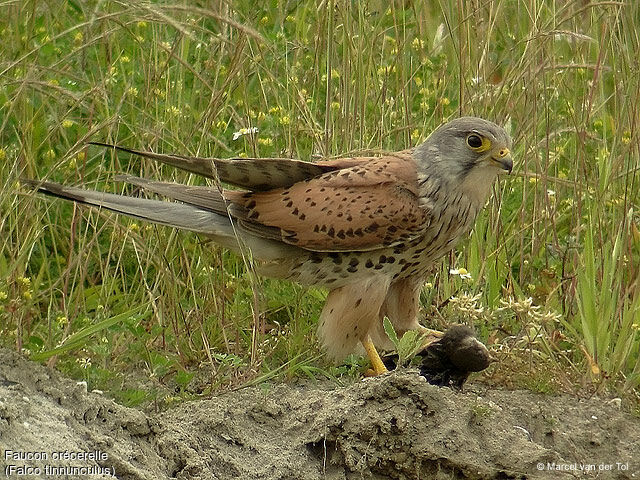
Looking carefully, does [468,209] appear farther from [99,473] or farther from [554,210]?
[99,473]

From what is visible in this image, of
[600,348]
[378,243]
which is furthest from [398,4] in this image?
[600,348]

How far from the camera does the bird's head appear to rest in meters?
4.75

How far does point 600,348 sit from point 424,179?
3.23 feet

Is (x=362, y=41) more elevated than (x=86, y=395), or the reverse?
(x=362, y=41)

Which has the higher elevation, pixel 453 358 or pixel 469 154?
pixel 469 154

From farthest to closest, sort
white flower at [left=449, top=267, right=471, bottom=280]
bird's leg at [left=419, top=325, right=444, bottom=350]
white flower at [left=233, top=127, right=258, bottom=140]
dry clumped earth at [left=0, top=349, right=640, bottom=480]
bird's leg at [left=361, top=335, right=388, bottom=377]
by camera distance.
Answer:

**Set problem**
Reproduce all of the material above word for word, leaving out the pictures.

**Result of this exercise**
Looking carefully, does [468,209] appear farther from [99,473] or farther from [554,210]?
[99,473]

From what is visible in this image, of
[600,348]
[378,243]
which is furthest from [398,4] in this image?
[600,348]

How far from the camera does the bird's head appear to rest in meters?
4.75

How far does point 600,348 sit from point 424,179?
3.23 feet

Is (x=362, y=41) more elevated than (x=86, y=395), or the reverse?
(x=362, y=41)

Which has the higher elevation, pixel 453 358 or pixel 469 154?
pixel 469 154

From farthest to closest, sort
white flower at [left=449, top=267, right=471, bottom=280]
bird's leg at [left=419, top=325, right=444, bottom=350]
white flower at [left=233, top=127, right=258, bottom=140]
dry clumped earth at [left=0, top=349, right=640, bottom=480]
bird's leg at [left=361, top=335, right=388, bottom=377]
by camera distance.
Answer:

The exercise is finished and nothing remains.